[Entries from a dataset]
>>>
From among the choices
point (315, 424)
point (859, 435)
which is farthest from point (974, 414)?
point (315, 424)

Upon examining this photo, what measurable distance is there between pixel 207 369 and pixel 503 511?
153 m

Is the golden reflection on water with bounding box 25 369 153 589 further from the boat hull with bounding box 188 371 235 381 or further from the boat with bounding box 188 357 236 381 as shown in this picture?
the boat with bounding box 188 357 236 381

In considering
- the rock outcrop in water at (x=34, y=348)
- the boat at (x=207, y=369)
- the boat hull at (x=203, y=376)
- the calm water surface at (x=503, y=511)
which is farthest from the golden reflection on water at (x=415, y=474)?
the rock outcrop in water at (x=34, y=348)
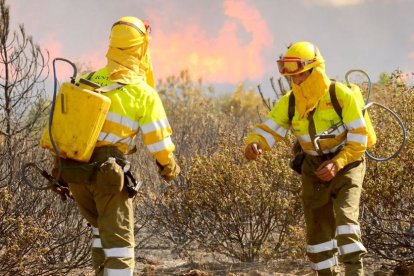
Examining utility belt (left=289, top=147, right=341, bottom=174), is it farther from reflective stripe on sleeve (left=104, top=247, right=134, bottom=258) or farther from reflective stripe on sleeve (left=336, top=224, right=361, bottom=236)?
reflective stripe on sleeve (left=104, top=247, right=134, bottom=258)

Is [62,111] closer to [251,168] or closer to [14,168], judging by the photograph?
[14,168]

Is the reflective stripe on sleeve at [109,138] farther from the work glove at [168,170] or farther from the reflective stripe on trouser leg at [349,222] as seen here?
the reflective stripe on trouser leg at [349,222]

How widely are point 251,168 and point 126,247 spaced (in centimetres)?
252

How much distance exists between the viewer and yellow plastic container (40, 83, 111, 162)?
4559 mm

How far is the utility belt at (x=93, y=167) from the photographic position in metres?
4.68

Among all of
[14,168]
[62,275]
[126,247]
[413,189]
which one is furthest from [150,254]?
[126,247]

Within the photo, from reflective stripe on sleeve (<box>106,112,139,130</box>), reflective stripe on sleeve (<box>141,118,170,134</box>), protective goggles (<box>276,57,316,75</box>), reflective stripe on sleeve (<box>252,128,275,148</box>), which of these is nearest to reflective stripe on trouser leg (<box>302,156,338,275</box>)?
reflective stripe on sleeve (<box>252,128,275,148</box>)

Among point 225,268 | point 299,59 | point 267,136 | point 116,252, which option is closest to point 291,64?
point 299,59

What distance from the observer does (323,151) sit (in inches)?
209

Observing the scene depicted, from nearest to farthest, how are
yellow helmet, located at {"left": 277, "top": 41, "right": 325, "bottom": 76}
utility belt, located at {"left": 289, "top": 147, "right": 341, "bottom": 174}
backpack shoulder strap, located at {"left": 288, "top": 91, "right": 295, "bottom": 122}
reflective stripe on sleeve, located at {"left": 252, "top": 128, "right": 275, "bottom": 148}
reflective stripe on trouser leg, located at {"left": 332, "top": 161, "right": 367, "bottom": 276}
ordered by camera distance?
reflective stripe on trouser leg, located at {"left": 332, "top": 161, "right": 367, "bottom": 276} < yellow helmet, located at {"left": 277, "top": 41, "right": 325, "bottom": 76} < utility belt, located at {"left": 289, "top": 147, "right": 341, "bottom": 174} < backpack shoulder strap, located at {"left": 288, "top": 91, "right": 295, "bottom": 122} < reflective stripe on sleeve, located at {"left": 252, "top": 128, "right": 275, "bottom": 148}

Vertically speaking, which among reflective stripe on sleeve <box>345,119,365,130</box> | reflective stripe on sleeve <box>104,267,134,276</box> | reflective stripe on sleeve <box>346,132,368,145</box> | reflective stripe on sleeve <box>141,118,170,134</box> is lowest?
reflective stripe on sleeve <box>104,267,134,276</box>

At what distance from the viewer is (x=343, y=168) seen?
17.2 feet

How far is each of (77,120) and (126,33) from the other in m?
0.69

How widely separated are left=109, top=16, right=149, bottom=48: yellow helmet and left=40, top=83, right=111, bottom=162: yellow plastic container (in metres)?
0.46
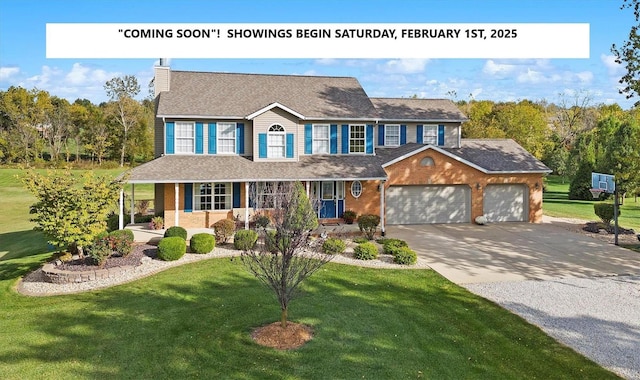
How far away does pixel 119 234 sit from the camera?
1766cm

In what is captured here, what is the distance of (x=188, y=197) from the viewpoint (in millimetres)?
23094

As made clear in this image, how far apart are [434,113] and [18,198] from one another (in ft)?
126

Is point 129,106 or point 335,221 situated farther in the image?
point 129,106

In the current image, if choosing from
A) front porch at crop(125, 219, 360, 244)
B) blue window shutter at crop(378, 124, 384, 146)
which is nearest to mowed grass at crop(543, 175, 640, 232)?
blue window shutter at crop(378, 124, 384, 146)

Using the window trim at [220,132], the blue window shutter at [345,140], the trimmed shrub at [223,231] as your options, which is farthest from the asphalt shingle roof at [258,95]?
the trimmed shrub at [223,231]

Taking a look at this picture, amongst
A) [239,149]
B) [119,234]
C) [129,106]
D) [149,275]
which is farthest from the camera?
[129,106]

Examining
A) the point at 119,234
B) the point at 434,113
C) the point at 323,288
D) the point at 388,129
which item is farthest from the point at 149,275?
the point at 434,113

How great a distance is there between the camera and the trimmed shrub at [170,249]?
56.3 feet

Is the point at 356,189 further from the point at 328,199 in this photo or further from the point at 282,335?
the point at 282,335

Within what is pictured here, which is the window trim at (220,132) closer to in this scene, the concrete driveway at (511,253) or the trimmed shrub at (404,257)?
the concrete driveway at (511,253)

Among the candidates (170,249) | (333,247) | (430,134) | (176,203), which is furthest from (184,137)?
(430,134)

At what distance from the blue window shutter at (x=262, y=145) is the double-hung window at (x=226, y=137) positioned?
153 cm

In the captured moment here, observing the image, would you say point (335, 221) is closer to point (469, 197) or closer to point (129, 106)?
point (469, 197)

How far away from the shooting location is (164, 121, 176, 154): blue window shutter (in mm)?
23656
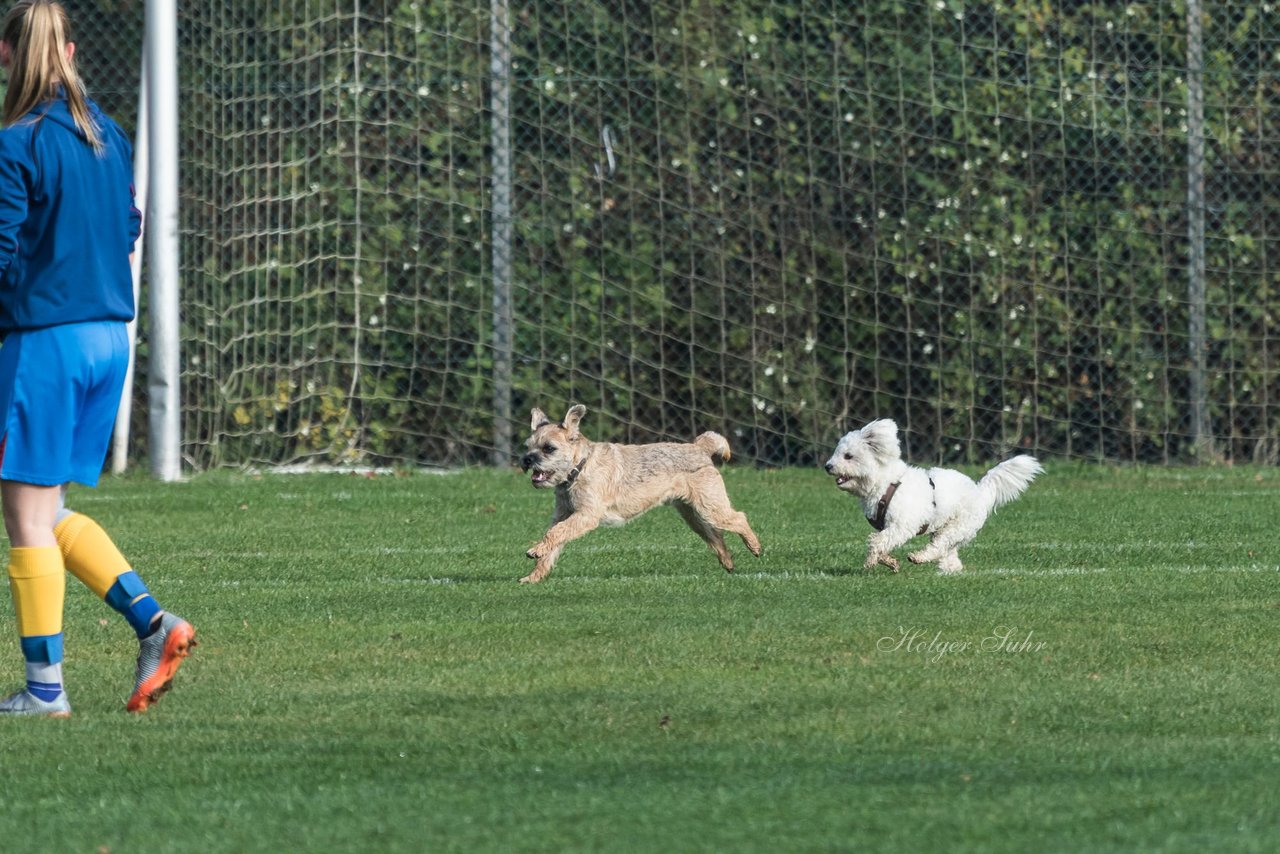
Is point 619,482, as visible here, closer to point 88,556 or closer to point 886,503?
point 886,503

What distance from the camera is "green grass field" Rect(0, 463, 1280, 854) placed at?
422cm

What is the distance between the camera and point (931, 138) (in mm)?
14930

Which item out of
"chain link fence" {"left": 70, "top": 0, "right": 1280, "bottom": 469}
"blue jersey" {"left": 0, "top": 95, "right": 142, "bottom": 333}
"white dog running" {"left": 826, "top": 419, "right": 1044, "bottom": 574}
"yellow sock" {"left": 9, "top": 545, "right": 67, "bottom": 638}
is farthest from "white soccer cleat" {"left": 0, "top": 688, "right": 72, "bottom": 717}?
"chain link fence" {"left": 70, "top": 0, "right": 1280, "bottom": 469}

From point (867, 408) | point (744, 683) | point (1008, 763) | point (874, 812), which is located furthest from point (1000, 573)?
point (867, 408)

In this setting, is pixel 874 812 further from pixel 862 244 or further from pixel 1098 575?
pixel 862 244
<<<
Reproduce everything from the line containing "Which item out of" down to the end of the material, including both ends.

Which item out of
"chain link fence" {"left": 70, "top": 0, "right": 1280, "bottom": 469}
"blue jersey" {"left": 0, "top": 95, "right": 142, "bottom": 333}
"white dog running" {"left": 826, "top": 419, "right": 1044, "bottom": 574}
"yellow sock" {"left": 9, "top": 545, "right": 67, "bottom": 638}
is farthest from "white soccer cleat" {"left": 0, "top": 688, "right": 72, "bottom": 717}?
"chain link fence" {"left": 70, "top": 0, "right": 1280, "bottom": 469}

From point (867, 408) | point (744, 683) | point (1008, 763) | point (874, 812), which is located furthest from point (1000, 573)?
point (867, 408)

In this setting, is pixel 874 812 further from pixel 862 244 or further from pixel 1098 575?
pixel 862 244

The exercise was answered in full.